Este es un mensaje para los incrédulos y faltos de fe: "se puede cenar en los quince minutos que dura un descanso", y con la motivación suficiente también se puede estudiar para un examen.

Rubén Rochina, nacido en el Puerto de Sagunto, decidió que el minuto 52 de juego era un buen momento para caer a banda derecha. Pero como el colega tiene la misma velocidad que un chaval con la L por la autopista, optó por no seguir corriendo y centrar desde la altura de los banquillos. Excelente decisión, Rubén. Algún día os contaré que los centros al área tiene una mayor probabilidad de éxito cuanto más alejado de la línea de fondo. Mayoral dejó que Murillo (o Araujo, ya no me acuerdo) metiese la pata y se aprovechó de su error en el despeje para meter gol y acercarse un poco más a Benzemà y alejarse un poco más de Roger. Como Florentino haya visto el tramo final de Mayoral el chaval va a acabar jugando para el Real Madrid y no para los de les barres blaugranes. Este no se lo anuló el señor colegiado.
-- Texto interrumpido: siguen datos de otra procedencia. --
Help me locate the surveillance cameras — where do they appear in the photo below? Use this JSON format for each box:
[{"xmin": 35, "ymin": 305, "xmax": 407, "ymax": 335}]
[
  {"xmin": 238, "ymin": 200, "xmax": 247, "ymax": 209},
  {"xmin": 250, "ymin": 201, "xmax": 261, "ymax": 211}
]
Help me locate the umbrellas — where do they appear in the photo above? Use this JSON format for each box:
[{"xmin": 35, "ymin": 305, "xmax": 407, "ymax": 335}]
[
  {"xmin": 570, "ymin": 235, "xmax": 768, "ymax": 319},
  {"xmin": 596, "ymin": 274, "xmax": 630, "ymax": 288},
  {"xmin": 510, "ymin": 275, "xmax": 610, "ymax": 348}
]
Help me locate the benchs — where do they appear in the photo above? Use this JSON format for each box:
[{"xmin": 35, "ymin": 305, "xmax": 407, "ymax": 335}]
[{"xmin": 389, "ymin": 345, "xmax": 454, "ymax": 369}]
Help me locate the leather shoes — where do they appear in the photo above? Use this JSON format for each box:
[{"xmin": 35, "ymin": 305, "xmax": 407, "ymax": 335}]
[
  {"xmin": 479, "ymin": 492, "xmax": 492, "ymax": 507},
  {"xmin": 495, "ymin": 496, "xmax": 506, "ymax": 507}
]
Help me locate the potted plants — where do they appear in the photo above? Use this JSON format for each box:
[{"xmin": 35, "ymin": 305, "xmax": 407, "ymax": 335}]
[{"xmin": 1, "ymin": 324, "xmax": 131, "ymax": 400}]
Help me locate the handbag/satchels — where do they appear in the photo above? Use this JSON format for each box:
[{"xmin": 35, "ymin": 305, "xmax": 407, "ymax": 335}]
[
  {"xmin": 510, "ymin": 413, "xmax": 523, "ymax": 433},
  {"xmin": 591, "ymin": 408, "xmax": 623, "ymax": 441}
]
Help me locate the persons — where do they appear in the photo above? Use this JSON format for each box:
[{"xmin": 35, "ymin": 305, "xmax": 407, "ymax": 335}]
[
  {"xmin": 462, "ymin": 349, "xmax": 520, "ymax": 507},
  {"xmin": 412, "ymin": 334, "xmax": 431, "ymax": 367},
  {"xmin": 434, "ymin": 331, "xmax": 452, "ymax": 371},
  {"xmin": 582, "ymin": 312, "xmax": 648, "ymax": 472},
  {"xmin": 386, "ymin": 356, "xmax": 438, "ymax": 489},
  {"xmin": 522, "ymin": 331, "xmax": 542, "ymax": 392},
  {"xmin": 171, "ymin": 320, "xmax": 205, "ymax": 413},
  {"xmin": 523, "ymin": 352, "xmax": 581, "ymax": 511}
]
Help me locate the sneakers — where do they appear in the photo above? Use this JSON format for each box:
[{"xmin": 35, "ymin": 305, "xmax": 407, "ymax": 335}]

Cinco minutos después Miramón fue con la plancha en el centro del campo, rozó a Aspas y el tío que nos mandó a casa en Rusia hizo el resto. Miramón fue expulsado porque el VAR lo ve todo y el Levante por primera vez desde que Paco López descolgó el teléfono camino de Elda se echó atrás por el efecto de una expulsión. Por el precio de uno, dos partidos: una primera hora de ataque sin contemplaciones y una última media hora achicando agua, despejando balones, defendiendo como cabrones y apretando el culo. Como solíamos hacer antaño, solo que si las mamonadas de perder tiempo y los cobardes fingimientos. Mala noche para ser del Celta la de ayer. Primero, recibes tres goles de quién no se juega nada y después, te pasas media hora atacando a un equipo que no defiende especialmente bien y que encima tiene un hombre menos, y tu único rédito es un gol en fuera de juego en el tercer minuto del descuento. (El VAR solucionó el entuerto). A diez minutos del final, el Leganés desató el partido en San Mamés y dejó a Aspas y compañía a un punto de segunda División. Menos mal, para los celtiñas digo, que cuando acaba el partido tienes la seguridad de que al frente del equipo tienes a un hombre que no es un pusilánime, con carisma, que trasmite, que sabe comunicar y que si tiene que soltar un puñetazo encima de la mesa, lo hace y que si tiene que montar un equipo para ganarle al colista descendido, lo hace...

Ahora, granotes, nuestra mayor preocupación es valorar si nos conviene una victoria contra el Getafe o tal vez nos conviene una derrota y a cambió dejamos sin Europa a la cova de rates penades. Pero estas son cuestiones que solo se pueden resolver veient la Mascletà des del balcó de l'Ajuntament.